PB230
Intermediate Statistics and Research Methods for Psychological and Behavioural Science
This information is for the 2022/23 session.
Teacher responsible
To be confirmed
Availability
This course is compulsory on the BSc in Psychological and Behavioural Science. This course is not available as an outside option nor to General Course students.
Pre-requisites
Students must have completed Statistics and Research Methods for Psychological and Behavioural Science (PB130).
Course content
This course aims to provide students with integrated core knowledge and skills in contemporary research and analysis methods in psychological and behavioural science.
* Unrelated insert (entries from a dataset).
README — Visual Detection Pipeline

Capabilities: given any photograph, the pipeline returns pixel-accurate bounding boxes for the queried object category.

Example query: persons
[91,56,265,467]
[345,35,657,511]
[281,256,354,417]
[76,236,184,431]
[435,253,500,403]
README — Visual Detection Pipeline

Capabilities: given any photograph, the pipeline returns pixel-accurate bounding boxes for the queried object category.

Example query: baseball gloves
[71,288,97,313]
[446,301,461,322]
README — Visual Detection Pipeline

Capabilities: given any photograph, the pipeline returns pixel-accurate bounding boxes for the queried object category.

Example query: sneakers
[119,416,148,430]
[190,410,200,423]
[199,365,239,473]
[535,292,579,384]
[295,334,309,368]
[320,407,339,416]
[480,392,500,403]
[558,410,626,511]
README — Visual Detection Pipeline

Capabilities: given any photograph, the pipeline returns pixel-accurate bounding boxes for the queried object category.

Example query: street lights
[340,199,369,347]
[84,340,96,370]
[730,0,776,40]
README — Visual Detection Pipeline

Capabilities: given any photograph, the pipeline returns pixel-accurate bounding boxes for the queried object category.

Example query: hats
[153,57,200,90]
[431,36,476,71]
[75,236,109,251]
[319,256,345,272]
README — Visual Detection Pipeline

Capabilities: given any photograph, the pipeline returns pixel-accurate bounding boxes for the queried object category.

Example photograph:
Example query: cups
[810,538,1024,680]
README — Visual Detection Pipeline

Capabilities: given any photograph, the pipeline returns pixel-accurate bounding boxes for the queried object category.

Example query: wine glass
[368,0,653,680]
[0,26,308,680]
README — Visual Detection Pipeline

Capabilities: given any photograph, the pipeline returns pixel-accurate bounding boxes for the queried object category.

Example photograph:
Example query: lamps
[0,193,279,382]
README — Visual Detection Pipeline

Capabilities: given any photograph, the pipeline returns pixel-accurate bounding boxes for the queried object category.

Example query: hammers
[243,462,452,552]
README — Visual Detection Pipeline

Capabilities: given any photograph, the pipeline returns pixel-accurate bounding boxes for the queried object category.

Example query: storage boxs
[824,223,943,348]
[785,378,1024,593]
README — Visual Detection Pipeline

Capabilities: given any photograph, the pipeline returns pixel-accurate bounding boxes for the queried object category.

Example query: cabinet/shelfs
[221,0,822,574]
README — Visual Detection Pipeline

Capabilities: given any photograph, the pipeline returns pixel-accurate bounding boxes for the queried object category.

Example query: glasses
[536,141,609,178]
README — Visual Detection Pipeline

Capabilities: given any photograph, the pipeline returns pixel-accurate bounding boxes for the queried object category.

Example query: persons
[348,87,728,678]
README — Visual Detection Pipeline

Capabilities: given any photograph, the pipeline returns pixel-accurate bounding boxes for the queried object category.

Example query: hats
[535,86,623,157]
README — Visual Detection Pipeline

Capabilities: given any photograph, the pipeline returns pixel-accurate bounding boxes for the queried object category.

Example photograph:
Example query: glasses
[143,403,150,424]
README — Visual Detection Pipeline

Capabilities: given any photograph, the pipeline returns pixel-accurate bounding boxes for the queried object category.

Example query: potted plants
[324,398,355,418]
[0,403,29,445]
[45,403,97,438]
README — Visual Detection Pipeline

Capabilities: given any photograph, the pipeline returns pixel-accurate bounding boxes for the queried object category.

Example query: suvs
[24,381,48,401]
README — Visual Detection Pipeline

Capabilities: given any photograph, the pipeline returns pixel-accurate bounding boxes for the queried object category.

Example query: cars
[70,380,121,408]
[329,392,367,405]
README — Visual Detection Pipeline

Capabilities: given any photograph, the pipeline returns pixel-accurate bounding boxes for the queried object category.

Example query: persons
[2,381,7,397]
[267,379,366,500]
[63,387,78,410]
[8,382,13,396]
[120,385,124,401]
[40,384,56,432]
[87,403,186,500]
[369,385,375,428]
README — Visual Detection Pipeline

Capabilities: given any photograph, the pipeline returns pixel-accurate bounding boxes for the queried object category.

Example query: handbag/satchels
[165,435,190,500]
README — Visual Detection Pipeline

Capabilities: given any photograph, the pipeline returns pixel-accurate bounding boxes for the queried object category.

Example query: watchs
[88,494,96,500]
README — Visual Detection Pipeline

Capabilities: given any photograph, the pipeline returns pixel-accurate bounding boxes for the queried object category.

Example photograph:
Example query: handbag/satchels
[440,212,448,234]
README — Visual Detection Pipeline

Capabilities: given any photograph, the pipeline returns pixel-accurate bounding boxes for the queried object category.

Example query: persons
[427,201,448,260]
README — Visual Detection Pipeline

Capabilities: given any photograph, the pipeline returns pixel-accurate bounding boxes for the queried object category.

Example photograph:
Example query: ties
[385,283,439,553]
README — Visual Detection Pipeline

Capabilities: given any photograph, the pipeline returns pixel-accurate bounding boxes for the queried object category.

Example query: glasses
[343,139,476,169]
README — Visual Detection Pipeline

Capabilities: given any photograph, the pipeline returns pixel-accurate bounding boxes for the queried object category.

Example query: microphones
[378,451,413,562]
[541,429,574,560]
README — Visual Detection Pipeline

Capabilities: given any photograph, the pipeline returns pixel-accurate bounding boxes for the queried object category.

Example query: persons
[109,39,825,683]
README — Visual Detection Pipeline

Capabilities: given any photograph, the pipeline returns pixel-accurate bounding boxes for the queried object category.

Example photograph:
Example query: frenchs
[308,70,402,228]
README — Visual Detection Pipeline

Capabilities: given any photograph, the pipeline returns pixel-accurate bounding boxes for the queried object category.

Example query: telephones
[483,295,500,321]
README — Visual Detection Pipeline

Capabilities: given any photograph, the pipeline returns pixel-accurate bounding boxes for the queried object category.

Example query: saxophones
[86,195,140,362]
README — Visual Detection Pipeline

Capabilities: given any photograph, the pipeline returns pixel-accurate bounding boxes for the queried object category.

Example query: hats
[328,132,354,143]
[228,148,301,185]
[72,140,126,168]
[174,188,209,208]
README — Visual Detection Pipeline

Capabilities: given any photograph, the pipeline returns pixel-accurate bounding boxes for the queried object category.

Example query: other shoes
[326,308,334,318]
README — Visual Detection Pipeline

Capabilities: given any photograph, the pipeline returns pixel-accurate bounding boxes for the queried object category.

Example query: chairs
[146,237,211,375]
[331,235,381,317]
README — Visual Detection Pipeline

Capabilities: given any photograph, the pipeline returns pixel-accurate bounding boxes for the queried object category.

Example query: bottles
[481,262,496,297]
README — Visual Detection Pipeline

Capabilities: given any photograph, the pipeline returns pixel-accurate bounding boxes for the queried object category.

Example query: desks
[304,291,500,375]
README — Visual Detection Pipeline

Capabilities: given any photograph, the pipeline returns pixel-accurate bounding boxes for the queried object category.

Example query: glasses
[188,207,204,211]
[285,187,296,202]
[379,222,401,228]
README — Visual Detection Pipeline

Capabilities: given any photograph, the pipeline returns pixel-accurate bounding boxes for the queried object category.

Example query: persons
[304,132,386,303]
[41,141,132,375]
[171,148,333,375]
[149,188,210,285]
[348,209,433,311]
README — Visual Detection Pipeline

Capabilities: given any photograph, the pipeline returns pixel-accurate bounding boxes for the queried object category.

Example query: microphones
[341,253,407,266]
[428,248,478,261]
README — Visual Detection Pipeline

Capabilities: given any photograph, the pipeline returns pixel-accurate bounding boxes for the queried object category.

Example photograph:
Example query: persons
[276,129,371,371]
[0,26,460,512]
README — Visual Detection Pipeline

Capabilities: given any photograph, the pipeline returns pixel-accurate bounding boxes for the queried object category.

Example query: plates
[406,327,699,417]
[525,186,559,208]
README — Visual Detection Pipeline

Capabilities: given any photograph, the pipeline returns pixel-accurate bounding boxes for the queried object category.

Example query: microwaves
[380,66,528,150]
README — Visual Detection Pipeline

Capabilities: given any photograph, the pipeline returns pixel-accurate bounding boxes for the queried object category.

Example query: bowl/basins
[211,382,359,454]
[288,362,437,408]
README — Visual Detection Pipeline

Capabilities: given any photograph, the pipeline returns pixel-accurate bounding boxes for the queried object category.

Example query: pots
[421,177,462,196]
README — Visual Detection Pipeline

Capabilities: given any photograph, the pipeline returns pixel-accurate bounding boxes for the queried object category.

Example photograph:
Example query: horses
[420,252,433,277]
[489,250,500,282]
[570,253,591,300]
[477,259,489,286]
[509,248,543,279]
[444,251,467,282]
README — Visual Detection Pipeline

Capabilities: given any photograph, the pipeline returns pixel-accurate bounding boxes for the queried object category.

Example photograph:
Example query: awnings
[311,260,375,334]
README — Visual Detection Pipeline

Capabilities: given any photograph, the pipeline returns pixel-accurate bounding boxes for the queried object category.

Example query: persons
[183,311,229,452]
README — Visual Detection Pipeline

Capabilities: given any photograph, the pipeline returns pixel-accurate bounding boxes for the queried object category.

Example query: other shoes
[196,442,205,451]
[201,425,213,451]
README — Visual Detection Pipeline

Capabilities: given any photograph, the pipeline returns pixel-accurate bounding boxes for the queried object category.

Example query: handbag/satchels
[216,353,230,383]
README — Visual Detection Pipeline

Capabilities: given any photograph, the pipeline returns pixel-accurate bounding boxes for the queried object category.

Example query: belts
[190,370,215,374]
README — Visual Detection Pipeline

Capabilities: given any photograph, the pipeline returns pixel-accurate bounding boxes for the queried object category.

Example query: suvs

Specific core methodological tools for preregistering and collecting data will be presented in lectures, selected to reflect parallel theoretical issues raised in PB200 Biological Psychology, PB201 Cognitive Psychology, PB202 Developmental Psychology, PB204 Social Psychology: Individuals, Groups and Culture, and PB205 Individual Differences and Why They Matter.
This course presents conceptual and practical knowledge on the range of tools available to the psychological/behavioural scientist. In particular, this course will examine current controversies and new developments in research methods in psychology and behavioural science. The overall goal of the course is to learn to think critically about how psychological and behavioural science is conducted, how conclusions are drawn, and how data are appropriately analysed considering intermediate issues such as measurement error and clustering. We will cover both methodological and statistical issues that affect the validity of research in psychology, with an emphasis on psychological and behavioural sciences. We will also discuss the recent controversy in psychology about the replicability of scientific results and preregistration of both quantitative and qualitative research. The course also instructs students in the use of quantitative data collection methods, including surveys, experiments, assessment tools, and computerised tasks. It also covers principles and issues involved in the analysis of quantitative data, including the importance of transparency in data analysis and reporting.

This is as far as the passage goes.